● **Data on spatial positioning**
[Start]

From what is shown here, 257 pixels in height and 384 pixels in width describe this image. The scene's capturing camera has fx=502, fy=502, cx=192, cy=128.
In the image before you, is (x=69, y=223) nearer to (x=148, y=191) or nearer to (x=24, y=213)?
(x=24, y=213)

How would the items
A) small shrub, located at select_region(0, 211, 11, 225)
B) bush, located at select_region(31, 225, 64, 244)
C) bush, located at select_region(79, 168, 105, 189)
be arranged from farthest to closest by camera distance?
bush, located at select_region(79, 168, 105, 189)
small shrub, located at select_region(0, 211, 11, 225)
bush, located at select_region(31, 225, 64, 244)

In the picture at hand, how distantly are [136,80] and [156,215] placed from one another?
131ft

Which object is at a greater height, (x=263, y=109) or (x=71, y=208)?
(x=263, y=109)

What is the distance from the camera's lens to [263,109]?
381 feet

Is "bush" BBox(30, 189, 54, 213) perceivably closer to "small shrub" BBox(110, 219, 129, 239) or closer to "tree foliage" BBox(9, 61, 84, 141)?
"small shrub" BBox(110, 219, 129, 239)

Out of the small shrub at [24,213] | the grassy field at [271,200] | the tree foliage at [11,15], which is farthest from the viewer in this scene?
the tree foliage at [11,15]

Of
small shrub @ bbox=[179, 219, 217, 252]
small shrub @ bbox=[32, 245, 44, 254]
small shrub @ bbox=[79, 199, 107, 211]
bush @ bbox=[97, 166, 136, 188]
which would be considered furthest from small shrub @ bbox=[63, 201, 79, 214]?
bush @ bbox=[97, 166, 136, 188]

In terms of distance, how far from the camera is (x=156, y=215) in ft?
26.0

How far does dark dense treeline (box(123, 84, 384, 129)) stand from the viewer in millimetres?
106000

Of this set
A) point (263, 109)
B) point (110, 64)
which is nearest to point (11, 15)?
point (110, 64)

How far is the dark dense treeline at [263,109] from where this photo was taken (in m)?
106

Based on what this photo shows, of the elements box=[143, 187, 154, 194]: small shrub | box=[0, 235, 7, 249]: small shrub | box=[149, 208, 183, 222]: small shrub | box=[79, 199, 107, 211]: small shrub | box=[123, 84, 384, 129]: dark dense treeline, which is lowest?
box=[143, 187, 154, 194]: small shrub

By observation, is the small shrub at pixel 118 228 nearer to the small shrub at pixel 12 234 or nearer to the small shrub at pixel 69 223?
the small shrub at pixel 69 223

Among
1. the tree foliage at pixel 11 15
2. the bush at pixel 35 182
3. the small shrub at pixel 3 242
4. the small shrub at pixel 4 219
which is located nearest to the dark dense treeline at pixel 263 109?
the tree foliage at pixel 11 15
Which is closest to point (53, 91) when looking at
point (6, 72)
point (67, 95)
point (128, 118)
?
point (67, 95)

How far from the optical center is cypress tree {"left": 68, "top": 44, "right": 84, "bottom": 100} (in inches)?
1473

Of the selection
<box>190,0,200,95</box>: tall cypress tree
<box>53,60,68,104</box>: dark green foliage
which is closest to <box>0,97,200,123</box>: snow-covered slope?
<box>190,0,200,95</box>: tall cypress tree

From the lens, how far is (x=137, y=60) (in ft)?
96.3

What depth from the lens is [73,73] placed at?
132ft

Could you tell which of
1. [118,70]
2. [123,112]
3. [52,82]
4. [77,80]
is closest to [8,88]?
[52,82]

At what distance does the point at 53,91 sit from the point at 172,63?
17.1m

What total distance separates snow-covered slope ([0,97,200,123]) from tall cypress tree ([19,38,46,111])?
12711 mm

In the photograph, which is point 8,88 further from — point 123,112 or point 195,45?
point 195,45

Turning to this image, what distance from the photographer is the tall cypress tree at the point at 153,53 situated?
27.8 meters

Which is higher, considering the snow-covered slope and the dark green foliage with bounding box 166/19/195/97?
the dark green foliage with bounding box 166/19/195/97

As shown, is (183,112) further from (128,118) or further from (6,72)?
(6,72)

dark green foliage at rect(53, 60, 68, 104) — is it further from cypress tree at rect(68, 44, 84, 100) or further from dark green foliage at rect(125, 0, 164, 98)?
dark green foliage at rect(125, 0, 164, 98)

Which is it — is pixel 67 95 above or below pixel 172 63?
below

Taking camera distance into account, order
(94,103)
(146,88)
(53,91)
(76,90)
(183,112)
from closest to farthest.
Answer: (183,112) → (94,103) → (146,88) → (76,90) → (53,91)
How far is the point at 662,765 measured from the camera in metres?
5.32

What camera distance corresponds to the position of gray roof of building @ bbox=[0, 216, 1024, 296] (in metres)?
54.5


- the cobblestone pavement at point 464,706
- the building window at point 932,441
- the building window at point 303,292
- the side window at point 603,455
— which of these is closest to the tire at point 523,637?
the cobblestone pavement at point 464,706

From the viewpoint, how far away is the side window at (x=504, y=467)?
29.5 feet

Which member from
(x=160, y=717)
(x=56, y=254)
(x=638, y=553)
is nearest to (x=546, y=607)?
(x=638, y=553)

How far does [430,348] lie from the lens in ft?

[End]

● **Requirements**
Reproduce the data word for word, starting at the line containing "Which member from" and ending at the last line of the data.

● **Reply to the task**
Which member from
(x=160, y=717)
(x=56, y=254)
(x=638, y=553)
is nearest to (x=546, y=607)?
(x=638, y=553)

How far does [430,348] lie from the lens in ft?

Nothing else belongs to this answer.